START RECORDS SUPPLIED

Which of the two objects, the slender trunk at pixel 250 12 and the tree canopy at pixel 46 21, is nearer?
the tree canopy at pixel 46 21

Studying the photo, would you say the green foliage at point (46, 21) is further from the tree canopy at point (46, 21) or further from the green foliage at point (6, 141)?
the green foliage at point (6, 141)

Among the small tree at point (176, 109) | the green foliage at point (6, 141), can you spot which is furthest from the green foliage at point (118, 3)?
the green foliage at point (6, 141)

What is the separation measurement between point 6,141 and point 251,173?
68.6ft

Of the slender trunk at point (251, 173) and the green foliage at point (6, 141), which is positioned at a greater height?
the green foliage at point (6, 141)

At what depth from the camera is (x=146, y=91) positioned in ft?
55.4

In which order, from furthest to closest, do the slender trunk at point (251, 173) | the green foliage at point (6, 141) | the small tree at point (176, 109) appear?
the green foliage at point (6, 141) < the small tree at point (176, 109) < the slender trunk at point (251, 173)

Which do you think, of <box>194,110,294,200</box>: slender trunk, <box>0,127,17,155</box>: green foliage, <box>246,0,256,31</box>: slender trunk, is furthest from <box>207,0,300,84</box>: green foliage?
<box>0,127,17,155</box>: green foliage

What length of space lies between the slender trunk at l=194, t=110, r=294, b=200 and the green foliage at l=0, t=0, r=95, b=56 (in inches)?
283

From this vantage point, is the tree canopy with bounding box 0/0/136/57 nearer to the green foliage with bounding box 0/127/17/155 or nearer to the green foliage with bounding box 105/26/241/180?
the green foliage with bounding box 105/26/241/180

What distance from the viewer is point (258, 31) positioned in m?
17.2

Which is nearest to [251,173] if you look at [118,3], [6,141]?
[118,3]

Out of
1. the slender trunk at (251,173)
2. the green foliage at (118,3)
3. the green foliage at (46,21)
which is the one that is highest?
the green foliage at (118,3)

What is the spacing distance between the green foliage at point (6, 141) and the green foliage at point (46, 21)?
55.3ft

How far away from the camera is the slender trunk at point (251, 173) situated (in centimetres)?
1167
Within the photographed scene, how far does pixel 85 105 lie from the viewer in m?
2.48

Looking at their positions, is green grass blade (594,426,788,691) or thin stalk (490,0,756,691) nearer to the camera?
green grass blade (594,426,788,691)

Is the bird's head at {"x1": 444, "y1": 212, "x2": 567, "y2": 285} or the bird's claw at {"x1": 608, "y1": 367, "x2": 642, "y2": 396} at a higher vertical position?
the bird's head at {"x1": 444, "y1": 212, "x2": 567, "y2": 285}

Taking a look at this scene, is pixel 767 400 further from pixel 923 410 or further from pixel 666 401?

END RECORDS SUPPLIED

Copy exactly the lines of the listing above, beginning at the line with "What distance from" and ending at its final line; write out nothing else.

RESPONSE:
What distance from the viewer is point (258, 31) positioned in m?
17.2

Which is nearest to [251,173] if you look at [118,3], [6,141]?
[118,3]

Out of
1. the slender trunk at (251,173)
2. the green foliage at (118,3)
3. the green foliage at (46,21)
which is the one that is highest?
the green foliage at (118,3)

What is the spacing distance between the green foliage at point (6, 141) and the green foliage at point (46, 21)?
55.3ft

How far away from the camera is the slender trunk at point (251, 173) situated (in centimetres)?
1167
Within the photographed scene, how far does pixel 85 105 lie from the viewer in m?
2.48

Looking at their positions, is green grass blade (594,426,788,691) or thin stalk (490,0,756,691) nearer to the camera?
green grass blade (594,426,788,691)

Is the bird's head at {"x1": 444, "y1": 212, "x2": 567, "y2": 285} or the bird's claw at {"x1": 608, "y1": 367, "x2": 642, "y2": 396} at a higher vertical position?
the bird's head at {"x1": 444, "y1": 212, "x2": 567, "y2": 285}

Taking a look at this scene, is pixel 767 400 further from pixel 923 410 or further from pixel 666 401?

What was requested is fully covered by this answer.